_DESCRIPTION OF THE TASK:_
Lay out every line of the entries from the one containing "How far in distance" down to the one containing "4. spectator in stand <box>161,0,209,56</box>", both included, as a numbered list. Leave out blank lines and include nothing outside that span.

_STORED DATA:_
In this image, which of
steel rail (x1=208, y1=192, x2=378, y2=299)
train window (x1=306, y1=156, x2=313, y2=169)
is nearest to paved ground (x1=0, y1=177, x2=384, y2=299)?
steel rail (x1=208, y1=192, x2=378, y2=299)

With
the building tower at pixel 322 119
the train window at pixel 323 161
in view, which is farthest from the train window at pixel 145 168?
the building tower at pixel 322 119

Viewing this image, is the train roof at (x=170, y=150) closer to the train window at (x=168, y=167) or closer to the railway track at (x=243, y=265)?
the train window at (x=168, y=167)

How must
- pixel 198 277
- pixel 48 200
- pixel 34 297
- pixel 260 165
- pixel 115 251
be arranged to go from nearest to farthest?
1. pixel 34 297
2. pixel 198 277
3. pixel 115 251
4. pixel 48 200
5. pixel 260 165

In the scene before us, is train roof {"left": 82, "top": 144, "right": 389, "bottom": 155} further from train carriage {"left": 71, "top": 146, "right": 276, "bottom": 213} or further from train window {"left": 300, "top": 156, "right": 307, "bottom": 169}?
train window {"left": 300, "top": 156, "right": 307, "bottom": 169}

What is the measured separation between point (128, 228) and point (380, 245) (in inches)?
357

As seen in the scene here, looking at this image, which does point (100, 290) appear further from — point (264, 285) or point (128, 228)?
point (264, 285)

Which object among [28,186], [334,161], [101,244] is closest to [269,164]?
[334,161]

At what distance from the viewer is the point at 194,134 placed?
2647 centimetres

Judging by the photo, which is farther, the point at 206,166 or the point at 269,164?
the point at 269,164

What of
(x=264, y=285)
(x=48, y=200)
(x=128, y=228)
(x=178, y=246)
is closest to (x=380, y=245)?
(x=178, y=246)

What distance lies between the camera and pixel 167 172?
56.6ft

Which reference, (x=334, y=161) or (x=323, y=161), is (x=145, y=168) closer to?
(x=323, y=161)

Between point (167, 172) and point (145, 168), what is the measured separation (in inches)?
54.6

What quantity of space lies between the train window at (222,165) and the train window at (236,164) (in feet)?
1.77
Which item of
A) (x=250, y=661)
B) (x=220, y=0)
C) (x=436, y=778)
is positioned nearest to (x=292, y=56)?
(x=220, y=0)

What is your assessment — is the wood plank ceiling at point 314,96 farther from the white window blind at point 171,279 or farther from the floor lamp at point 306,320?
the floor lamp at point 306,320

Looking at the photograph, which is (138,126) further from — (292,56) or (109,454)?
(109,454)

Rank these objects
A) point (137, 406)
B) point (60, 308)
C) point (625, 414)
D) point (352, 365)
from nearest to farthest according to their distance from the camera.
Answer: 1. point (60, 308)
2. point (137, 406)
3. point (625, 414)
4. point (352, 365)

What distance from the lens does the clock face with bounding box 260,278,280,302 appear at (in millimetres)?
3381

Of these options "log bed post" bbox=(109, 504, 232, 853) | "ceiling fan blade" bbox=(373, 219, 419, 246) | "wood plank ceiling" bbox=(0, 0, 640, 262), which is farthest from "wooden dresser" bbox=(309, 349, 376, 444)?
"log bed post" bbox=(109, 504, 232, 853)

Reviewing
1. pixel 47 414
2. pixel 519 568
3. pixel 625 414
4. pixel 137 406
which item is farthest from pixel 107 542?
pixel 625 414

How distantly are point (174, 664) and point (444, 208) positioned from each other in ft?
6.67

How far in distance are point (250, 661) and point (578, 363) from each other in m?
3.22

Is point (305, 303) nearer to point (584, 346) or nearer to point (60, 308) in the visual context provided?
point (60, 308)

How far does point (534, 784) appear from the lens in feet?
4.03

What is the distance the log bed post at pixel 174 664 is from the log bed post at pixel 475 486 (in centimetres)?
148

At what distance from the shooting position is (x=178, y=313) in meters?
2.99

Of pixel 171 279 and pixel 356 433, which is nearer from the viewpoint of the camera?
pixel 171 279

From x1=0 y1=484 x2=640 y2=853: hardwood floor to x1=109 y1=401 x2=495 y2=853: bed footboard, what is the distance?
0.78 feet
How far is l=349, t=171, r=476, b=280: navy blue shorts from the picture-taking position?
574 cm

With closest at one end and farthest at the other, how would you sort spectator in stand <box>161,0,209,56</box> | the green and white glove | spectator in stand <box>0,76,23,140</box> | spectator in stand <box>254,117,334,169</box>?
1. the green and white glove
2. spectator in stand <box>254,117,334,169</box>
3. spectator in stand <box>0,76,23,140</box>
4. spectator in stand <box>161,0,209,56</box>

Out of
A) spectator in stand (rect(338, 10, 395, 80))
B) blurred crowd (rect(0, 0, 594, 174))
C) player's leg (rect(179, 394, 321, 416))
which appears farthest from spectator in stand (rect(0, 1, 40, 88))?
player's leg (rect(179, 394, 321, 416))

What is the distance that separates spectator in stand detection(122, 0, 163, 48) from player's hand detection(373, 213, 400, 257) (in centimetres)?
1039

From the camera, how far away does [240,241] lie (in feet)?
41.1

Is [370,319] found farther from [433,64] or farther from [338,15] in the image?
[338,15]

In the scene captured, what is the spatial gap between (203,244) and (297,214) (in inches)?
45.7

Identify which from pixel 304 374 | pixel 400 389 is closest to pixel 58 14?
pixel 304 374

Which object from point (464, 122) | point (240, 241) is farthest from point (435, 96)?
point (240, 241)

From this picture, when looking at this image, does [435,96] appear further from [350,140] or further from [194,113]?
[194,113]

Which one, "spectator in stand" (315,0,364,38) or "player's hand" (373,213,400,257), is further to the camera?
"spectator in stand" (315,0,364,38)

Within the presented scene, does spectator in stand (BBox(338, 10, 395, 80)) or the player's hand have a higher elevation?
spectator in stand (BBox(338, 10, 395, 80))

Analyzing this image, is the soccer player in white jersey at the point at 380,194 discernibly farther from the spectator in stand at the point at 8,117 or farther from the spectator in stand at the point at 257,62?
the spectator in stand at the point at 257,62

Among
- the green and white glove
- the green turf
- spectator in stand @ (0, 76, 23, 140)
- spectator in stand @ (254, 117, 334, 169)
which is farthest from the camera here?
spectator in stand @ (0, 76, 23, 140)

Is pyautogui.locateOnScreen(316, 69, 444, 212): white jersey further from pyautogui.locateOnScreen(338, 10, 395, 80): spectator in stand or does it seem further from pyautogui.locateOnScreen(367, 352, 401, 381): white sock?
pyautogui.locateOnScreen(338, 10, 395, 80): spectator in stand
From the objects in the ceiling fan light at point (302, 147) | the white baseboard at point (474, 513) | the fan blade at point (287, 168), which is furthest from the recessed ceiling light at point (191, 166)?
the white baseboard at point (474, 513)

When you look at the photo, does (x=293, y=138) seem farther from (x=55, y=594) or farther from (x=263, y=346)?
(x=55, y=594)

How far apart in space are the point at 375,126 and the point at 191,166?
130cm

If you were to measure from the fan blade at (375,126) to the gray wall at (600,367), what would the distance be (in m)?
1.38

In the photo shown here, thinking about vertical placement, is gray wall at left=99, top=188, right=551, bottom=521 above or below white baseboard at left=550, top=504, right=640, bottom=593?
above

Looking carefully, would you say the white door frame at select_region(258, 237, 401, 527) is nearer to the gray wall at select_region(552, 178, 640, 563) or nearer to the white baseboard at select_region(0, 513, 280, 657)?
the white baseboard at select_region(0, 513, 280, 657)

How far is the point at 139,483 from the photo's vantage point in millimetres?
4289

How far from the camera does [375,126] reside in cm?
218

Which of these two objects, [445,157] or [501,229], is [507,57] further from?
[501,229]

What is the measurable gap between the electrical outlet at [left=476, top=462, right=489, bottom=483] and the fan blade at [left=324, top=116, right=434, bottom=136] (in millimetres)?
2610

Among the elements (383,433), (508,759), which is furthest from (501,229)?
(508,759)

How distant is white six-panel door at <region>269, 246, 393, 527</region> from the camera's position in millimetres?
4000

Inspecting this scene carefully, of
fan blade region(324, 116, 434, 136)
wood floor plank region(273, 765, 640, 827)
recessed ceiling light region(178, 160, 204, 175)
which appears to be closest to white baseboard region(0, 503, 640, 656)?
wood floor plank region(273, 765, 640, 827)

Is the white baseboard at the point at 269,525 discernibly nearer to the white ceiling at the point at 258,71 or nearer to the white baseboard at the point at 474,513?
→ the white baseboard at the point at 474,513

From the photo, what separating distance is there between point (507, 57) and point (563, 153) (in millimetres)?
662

_EXPECTED ANSWER:_
1. How far in distance are point (250, 661) and point (578, 363) from each other in m?
2. 3.22
3. Is point (305, 303) nearer to point (584, 346) or nearer to point (60, 308) in the visual context provided?
4. point (60, 308)
5. How far does point (534, 784) appear from the lens in feet?
6. 4.03
7. What is the distance the log bed post at pixel 174 664 is from the log bed post at pixel 475 486 (in centimetres)?
8. 148
9. At what distance from the shooting position is (x=178, y=313) in meters?
10. 2.99
11. Of pixel 171 279 and pixel 356 433, which is nearer from the viewpoint of the camera?
12. pixel 171 279
13. From x1=0 y1=484 x2=640 y2=853: hardwood floor to x1=109 y1=401 x2=495 y2=853: bed footboard, what is the distance?
14. 0.78 feet
15. How far is l=349, t=171, r=476, b=280: navy blue shorts from the picture-taking position?
16. 574 cm
17. With closest at one end and farthest at the other, how would you sort spectator in stand <box>161,0,209,56</box> | the green and white glove | spectator in stand <box>0,76,23,140</box> | spectator in stand <box>254,117,334,169</box>?
18. 1. the green and white glove
19. 2. spectator in stand <box>254,117,334,169</box>
20. 3. spectator in stand <box>0,76,23,140</box>
21. 4. spectator in stand <box>161,0,209,56</box>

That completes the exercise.